Sin embargo, es el hecho de que pueda temerme lo que hiere profundamente tanto mis sentimientos como mi orgullo y lo que disipa rápidamente cualquier breve romanticismo que pudiera atribuir a nuestra experiencia juntos. Podría disculparme un millón de veces y seguiría dudando de que sea suficiente.
A la luz de esto, entiendo como una manifestación de mi culpa y como un castigo de Dios que apenas unos días después de que su persona se alejara de mí para siempre, durante la semana que estuve aturdido y descalzo en las calles, debería haber sido su voz de entre todas las voces que había escuchado la que resonara desde todas partes y resonara siempre. En contraste con la calidad pasiva y ensayada de su verdadera voz y manera de hablar, el Orlando que yo conjuraba era siempre amenazador y furioso, a veces prometiendo violencia que, por casualidad o por intervención divina en su favor, hacía llegar a través de terceros. Aun así, se dignaba guiarme por mi laberinto con una enfurecida noblèsse obligé. Me he dejado llevar por la paranoia y lo improbable pensando que tal vez me hubiera visto en mi estado abismal y que algunas de las cosas que oí salieron de sus pulmones mojados. Disminuiría mucho mi sentimiento de culpa saber que tuvo la oportunidad de vengarse y que no se negó a sí mismo lo que le correspondía por derecho. Por eso sé que no puede ser verdad.

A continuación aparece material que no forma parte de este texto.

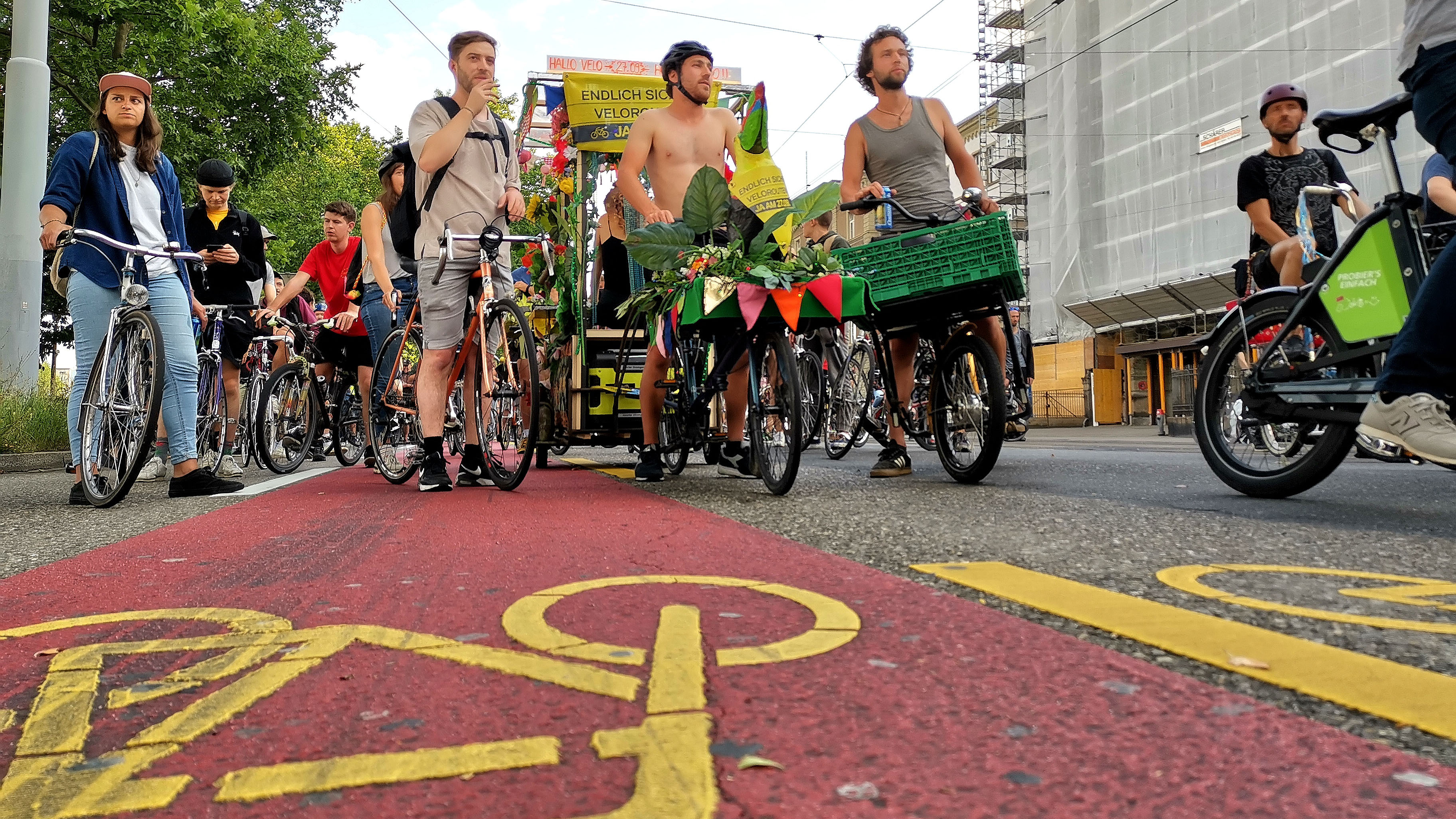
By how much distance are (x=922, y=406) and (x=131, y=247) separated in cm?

Aunque distorsioné su voz, ese rostro, incluso en las profundidades de un profundo delirio, era el mismo que cuando se había sentado frente a mí. Me avergüenza lo mucho que le debo a Foucault, pero cuando insisto en que en mi locura su rostro era real no aceptaré que me corrijan ni que afirmen lo contrario. Ese rostro, la semblanza de mi Orlando conjurado, tenía todo el volumen del real, sus rizos iluminados por la luz robada de la luna y luego por la luz del sol forjada en mandorla, como lo estaban la noche en que decidí amarlo por primera vez y la mañana siguiente, cuando lo vi marcharse, aún achispado, en un Uber al que yo había pedido y pagado. Los rasgos de aquel rostro alucinado proyectaban todas las sombras cambiantes contra sí mismo que su verdadero rostro. Las pupilas se deslizaban por los blancos y los músculos creaban todos los pliegues necesarios a las orillas de sus ojitos. El color de su piel, como avellana tostada, florecía en lavados de rosa. Confieso, por primera vez y lleno de amargura, que es el rostro de este Orlando de mi id el que más adoro y más añoro; más que el rostro del hombre de carne y hueso que en su momento ocupó todos mis pensamientos aturdidos y distorsionados. Siento que estoy incurriendo en una forma de violencia masculina al confesar esto en este formato después de todo este tiempo. Mas, no sé qué más hacer con este sentimiento.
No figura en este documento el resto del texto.